Stored items:

┌────────

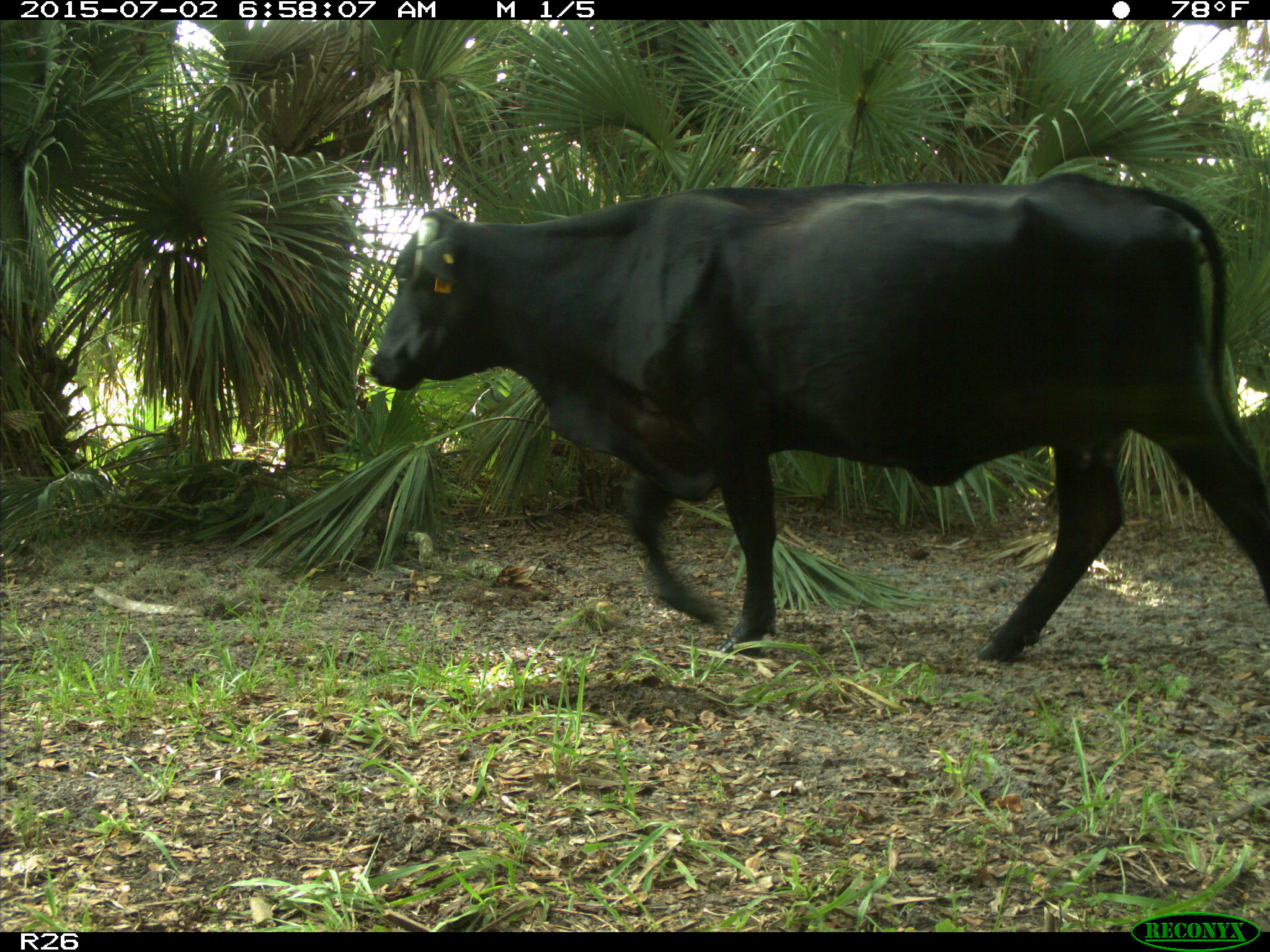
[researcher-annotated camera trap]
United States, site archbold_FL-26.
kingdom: Animalia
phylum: Chordata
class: Mammalia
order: Artiodactyla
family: Suidae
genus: Sus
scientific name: Sus scrofa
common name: wild boar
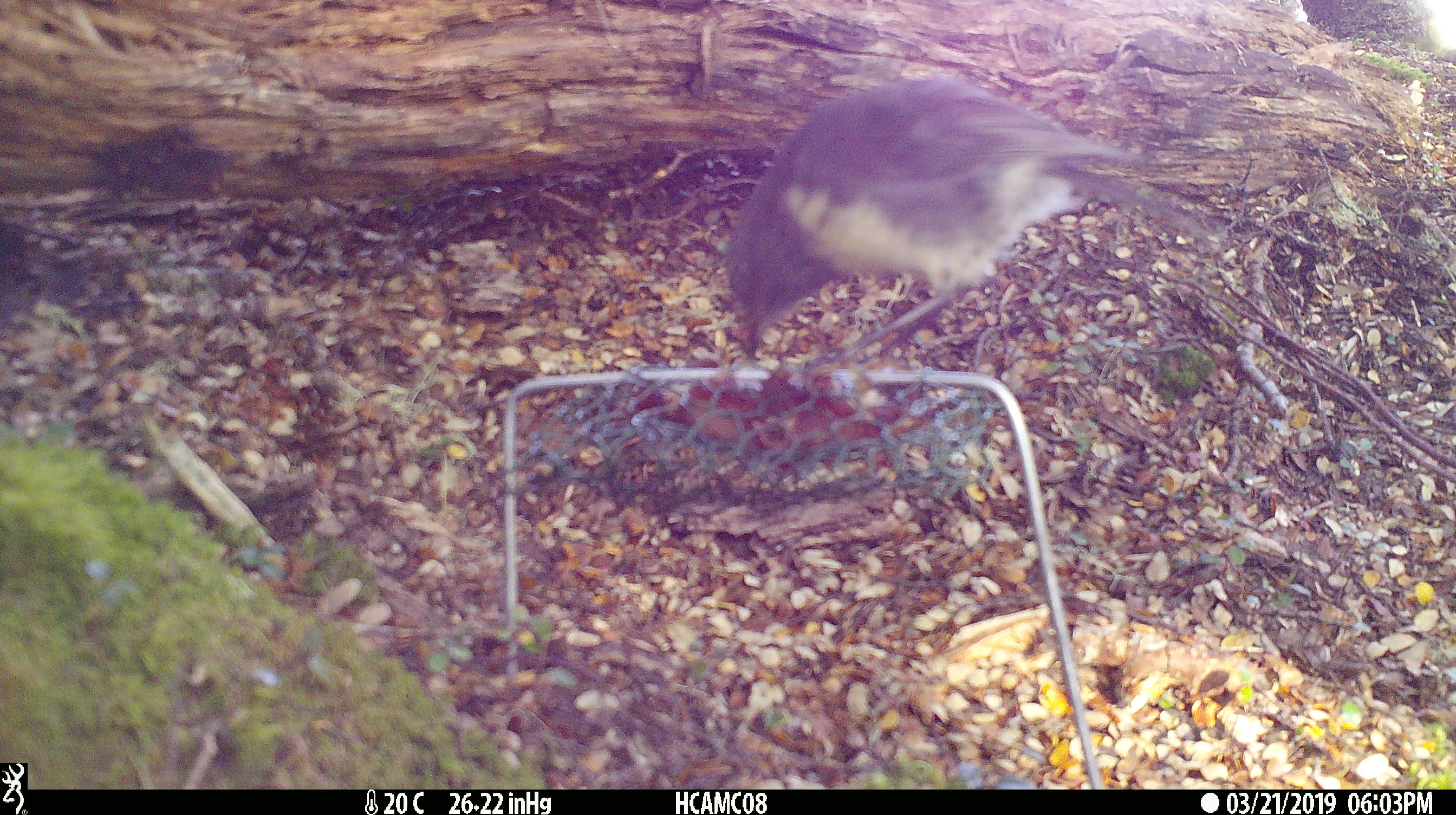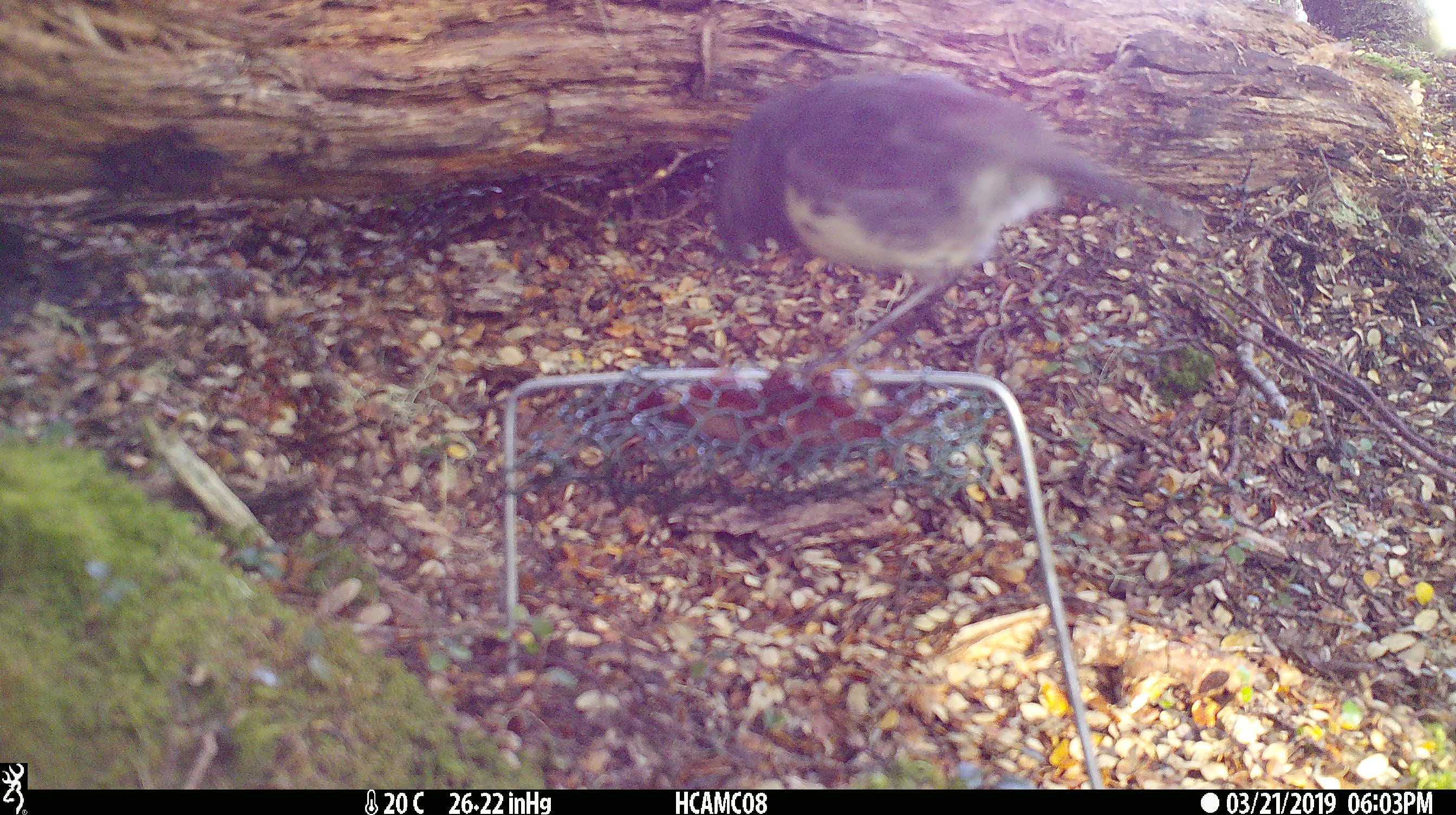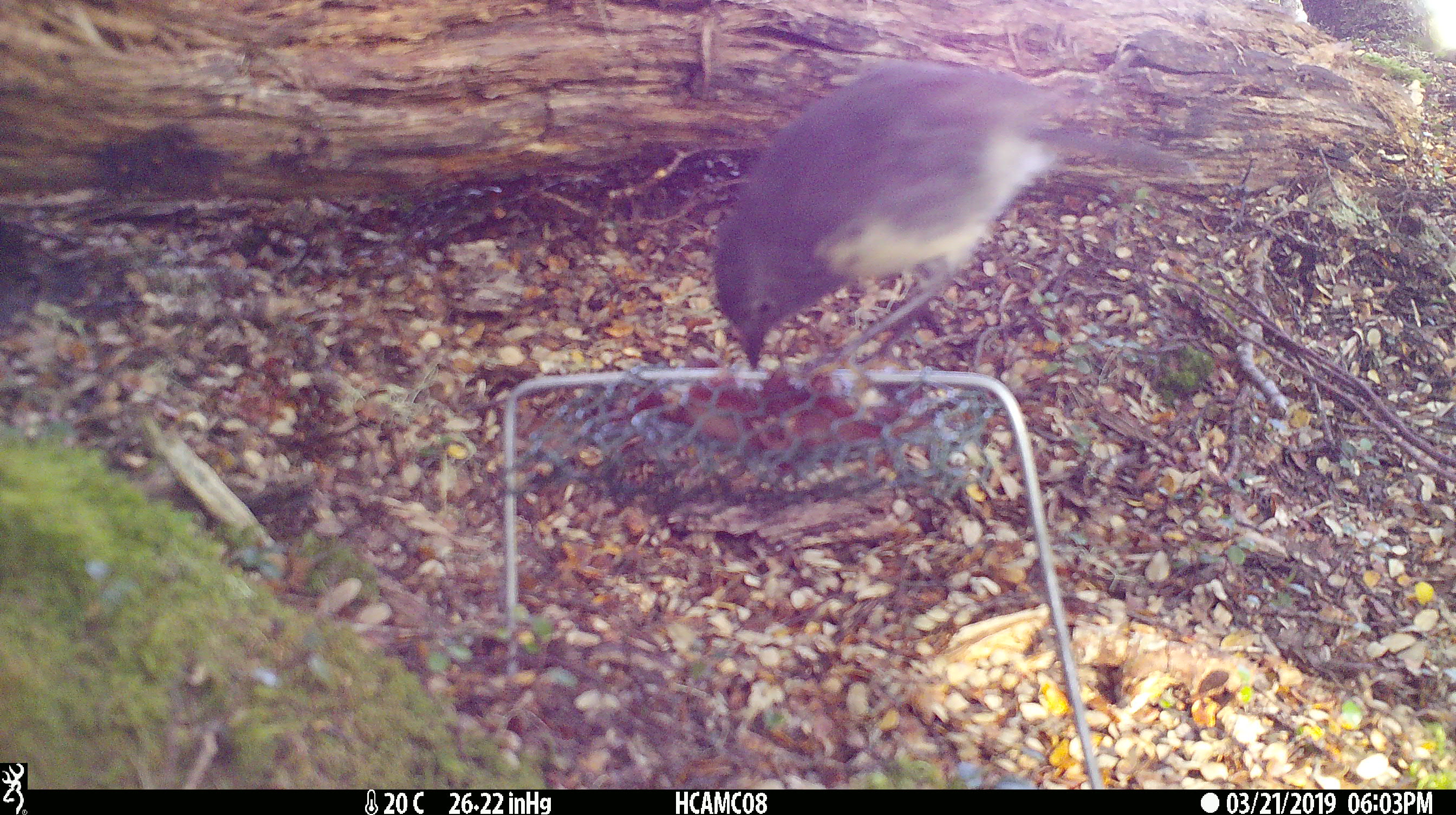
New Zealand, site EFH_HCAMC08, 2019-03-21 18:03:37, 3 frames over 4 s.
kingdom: Animalia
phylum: Chordata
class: Aves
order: Passeriformes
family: Petroicidae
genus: Petroica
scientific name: Petroica australis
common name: new zealand robin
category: robin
Robin (new zealand robin) (Petroica australis).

└────────

→ **Task prompt**:
Set down every entry above again exactly, dropping each picture.

→ **Result for this exercise**:
[researcher-annotated camera trap]
United States, site archbold_FL-26.
kingdom: Animalia
phylum: Chordata
class: Mammalia
order: Artiodactyla
family: Suidae
genus: Sus
scientific name: Sus scrofa
common name: wild boar
New Zealand, site EFH_HCAMC08, 2019-03-21 18:03:37, 3 frames over 4 s.
kingdom: Animalia
phylum: Chordata
class: Aves
order: Passeriformes
family: Petroicidae
genus: Petroica
scientific name: Petroica australis
common name: new zealand robin
category: robin
Robin (new zealand robin) (Petroica australis).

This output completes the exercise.